_Activity_:
Continue the article on the Ethiopian footballer Suleman Hamid, starting right after its final sentence.

_Document excerpt_:
════════════════
Personal information
- Full name: Suleman Hamid Suleman
- Date of birth: 20 October 1997 (age 28)
- Place of birth: Asosa, Ethiopia
- Height: 1.77 m (5 ft 10 in)
- Position: Right-back

Team information
- Current team: CBE
- Number: 11

Senior career*
- Years: Team / Apps / (Gls)
- 2017–2020: Adama City / 15 / (1)
- 2020–2021: Hadiya Hossana / 17 / (0)
- 2021–2023: Saint George / 41 / (1)
- 2023–: CBE / 30 / (4)

International career^{‡}
- 2020–: Ethiopia / 32 / (0)

= Suleman Hamid =

Ethiopian footballer (born 1997)

Suleman Hamid Suleman (ሱሌማን ሀሚድ; born 20 October 1997) is an Ethiopian professional footballer who plays as a right-back for the Ethiopian Premier League club CBE and the Ethiopia national team.
════════════════
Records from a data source

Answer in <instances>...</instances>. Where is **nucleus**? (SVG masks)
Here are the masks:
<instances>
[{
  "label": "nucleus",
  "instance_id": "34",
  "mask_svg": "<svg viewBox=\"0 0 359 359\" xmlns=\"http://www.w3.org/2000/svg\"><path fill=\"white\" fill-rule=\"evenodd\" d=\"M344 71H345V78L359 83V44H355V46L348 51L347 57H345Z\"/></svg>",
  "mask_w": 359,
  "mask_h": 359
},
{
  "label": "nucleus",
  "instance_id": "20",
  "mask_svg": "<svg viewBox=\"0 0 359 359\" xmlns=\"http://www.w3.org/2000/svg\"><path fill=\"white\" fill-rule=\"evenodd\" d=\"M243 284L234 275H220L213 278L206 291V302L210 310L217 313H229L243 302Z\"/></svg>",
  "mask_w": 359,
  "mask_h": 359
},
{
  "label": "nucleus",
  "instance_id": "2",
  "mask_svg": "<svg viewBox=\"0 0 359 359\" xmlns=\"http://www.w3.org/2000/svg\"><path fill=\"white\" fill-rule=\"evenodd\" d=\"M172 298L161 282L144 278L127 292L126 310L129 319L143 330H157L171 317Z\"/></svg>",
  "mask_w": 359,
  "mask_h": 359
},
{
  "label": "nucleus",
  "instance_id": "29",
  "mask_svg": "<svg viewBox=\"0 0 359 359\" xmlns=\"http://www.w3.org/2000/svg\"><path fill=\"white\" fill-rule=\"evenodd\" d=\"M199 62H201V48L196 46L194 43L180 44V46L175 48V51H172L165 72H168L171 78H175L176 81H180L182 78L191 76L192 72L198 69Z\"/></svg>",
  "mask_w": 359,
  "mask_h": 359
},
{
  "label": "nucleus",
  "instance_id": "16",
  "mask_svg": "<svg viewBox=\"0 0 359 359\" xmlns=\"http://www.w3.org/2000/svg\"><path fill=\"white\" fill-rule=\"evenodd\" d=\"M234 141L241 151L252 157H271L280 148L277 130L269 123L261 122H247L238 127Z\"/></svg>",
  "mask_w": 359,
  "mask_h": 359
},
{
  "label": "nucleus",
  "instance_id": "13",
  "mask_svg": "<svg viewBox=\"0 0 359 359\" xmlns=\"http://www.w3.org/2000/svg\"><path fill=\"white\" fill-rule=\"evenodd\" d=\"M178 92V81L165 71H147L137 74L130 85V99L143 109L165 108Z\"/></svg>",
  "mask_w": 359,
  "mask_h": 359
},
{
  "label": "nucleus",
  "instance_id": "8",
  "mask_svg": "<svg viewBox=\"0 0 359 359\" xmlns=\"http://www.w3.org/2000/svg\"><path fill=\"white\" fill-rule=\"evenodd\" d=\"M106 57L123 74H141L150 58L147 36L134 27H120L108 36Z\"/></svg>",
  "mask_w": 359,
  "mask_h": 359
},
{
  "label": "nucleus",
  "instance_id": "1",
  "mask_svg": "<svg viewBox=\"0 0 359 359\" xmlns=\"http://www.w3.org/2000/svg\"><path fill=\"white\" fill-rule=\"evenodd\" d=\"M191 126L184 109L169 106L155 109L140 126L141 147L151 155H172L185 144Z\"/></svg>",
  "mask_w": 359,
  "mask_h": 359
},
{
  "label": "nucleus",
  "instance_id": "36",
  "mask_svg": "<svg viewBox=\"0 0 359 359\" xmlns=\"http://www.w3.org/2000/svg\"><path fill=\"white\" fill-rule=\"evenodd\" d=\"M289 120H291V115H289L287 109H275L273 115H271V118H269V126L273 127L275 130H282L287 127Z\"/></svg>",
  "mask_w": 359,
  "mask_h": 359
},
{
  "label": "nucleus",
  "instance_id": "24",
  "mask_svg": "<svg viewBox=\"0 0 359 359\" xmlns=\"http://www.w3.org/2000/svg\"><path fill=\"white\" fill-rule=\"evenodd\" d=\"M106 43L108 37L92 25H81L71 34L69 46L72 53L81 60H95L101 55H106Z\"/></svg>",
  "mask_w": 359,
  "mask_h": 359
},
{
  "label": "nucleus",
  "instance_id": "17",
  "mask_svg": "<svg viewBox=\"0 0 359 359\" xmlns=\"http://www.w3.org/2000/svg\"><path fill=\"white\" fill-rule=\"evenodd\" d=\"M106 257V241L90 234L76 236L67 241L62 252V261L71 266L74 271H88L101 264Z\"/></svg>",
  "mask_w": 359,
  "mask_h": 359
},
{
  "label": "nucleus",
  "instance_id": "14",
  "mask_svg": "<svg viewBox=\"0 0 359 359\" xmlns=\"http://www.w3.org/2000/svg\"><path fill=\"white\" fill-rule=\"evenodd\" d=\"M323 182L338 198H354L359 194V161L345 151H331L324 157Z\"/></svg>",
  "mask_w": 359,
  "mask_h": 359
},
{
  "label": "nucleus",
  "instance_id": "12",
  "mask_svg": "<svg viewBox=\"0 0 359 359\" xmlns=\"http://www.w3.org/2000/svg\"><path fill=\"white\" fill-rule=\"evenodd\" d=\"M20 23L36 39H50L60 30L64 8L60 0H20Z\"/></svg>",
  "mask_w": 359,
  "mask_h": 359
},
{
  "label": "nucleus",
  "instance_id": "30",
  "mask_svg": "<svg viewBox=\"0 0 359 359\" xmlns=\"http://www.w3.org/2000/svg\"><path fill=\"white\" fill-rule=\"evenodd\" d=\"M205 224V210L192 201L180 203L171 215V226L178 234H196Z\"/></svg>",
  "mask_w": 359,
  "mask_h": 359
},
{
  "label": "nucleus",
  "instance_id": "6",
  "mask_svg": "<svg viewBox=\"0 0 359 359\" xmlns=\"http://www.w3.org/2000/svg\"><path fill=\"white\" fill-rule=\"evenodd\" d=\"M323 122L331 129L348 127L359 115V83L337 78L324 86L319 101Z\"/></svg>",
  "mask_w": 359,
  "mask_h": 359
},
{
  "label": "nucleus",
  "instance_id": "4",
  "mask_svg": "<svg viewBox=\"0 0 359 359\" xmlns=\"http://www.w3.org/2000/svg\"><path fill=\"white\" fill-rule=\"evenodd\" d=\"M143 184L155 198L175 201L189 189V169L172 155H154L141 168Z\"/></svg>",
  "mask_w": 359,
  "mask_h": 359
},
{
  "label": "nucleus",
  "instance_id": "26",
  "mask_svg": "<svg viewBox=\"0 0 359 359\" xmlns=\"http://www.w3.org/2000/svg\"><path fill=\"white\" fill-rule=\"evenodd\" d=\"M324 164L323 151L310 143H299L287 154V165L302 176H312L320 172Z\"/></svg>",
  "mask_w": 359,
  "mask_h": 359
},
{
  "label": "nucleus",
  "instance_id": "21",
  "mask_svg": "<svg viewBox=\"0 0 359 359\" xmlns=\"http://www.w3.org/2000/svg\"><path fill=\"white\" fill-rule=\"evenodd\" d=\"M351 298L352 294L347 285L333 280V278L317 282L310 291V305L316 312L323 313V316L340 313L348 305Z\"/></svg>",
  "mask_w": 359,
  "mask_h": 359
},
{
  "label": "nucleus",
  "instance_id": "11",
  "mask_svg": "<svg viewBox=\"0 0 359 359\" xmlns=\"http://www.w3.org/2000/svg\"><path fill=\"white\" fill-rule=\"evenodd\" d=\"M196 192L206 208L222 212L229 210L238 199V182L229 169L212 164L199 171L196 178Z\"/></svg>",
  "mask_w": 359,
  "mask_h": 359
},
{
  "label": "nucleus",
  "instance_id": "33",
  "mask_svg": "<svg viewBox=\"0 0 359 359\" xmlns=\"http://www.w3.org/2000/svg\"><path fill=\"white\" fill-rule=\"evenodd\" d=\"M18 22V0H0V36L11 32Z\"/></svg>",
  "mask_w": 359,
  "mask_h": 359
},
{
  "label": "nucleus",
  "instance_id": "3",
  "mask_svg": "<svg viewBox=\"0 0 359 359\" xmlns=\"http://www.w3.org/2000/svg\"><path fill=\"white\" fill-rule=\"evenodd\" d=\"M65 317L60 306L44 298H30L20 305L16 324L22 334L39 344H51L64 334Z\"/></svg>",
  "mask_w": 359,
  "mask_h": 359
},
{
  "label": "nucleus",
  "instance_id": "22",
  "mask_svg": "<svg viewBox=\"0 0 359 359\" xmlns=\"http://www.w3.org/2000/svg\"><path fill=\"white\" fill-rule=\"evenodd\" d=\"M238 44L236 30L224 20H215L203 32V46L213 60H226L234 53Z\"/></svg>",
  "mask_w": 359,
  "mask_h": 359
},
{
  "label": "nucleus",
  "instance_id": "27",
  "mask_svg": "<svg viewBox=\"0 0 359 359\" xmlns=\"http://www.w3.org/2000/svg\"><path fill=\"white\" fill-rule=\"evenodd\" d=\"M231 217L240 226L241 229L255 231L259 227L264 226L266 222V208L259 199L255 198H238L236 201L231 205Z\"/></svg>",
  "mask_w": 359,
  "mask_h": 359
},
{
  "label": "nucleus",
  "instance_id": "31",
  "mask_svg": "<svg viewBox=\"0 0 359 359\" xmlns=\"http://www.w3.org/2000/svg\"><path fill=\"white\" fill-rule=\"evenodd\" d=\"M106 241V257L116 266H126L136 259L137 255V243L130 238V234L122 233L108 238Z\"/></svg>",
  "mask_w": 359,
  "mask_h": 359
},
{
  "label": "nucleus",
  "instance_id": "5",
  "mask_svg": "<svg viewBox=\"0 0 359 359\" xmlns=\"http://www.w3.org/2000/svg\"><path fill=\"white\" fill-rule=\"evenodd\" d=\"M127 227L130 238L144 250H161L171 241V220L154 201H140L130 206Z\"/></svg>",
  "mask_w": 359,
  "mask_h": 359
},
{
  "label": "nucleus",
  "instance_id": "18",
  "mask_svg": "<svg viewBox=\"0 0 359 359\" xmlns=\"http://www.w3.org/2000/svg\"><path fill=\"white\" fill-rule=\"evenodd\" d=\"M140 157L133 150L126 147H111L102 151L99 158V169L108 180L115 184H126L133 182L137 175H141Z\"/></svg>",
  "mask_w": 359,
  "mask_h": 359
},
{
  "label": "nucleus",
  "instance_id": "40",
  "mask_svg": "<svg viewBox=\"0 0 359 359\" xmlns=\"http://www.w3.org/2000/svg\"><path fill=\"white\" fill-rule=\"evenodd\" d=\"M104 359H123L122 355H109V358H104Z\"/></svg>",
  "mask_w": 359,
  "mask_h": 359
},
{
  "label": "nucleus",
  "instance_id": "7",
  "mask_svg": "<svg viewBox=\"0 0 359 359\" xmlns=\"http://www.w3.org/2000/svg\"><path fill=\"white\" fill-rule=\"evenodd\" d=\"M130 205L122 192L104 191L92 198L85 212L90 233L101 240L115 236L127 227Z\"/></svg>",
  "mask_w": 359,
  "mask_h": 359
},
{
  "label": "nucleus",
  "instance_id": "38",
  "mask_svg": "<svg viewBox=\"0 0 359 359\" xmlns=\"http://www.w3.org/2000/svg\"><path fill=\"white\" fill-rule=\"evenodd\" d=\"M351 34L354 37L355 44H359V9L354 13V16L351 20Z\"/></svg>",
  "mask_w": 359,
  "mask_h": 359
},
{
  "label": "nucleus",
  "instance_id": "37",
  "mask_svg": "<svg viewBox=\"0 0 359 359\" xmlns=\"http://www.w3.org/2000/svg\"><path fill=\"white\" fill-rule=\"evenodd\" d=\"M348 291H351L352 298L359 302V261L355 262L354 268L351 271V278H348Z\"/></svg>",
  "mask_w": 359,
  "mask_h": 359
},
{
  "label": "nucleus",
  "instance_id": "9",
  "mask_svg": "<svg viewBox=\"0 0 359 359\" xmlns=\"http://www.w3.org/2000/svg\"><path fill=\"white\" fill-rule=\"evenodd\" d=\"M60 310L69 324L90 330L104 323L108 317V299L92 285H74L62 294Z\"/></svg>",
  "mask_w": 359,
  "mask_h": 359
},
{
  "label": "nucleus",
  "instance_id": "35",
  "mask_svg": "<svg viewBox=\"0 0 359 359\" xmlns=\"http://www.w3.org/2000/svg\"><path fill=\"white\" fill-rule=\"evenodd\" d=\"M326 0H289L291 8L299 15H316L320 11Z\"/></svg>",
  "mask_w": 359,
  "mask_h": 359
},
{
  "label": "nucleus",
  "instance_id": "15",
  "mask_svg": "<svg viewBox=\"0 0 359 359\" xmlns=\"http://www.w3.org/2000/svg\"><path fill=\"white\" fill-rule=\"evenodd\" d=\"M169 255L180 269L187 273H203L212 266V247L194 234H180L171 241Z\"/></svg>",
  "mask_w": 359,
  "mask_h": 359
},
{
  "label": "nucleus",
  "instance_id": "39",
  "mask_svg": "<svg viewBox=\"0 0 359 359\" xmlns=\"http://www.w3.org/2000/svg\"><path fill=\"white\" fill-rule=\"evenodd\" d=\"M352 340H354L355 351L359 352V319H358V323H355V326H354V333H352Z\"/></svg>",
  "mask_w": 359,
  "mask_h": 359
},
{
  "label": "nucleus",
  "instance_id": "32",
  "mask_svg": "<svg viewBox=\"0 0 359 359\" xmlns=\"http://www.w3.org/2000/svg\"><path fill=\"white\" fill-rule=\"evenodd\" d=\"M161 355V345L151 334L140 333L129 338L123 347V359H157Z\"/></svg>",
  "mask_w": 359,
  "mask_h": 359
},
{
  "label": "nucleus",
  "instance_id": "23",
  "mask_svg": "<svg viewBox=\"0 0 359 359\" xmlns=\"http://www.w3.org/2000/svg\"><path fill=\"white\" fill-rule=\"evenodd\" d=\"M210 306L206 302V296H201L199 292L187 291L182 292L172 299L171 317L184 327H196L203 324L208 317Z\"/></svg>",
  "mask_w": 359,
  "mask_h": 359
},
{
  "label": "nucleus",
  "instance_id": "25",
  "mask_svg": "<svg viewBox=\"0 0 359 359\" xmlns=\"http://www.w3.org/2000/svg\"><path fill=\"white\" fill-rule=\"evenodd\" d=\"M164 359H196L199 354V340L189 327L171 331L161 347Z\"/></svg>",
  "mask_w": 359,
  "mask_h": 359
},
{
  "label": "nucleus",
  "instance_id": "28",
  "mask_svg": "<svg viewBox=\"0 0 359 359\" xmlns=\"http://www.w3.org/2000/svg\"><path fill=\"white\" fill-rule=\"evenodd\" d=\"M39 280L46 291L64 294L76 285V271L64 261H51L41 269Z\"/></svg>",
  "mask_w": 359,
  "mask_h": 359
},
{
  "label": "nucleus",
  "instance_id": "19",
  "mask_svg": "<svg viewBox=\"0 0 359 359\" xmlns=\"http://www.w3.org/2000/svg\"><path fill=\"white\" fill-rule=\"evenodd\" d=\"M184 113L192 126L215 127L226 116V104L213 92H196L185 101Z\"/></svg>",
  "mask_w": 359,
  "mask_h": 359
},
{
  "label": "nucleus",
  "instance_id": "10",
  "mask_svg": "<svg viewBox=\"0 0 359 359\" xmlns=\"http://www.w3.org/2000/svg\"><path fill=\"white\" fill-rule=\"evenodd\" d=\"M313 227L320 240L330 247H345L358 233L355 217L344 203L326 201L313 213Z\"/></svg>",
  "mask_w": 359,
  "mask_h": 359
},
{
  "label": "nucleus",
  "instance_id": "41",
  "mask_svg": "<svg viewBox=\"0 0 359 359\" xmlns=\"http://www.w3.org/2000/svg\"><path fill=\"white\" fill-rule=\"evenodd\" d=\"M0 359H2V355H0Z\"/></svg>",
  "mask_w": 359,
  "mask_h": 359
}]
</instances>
════════════════
_Expected output_:
==Club career==

Hamid began his career with Adama City.

On 1 November 2020, Hamid signed with Hadiya Hossana.

On 1 July 2021, Hamid signed with Saint George.

==International career==
Hamid made his international debut with the Ethiopia national team in a 3–2 friendly loss to Zambia on 22 October 2020.

He then competed for the 2021 Africa Cup of Nations in Cameroon.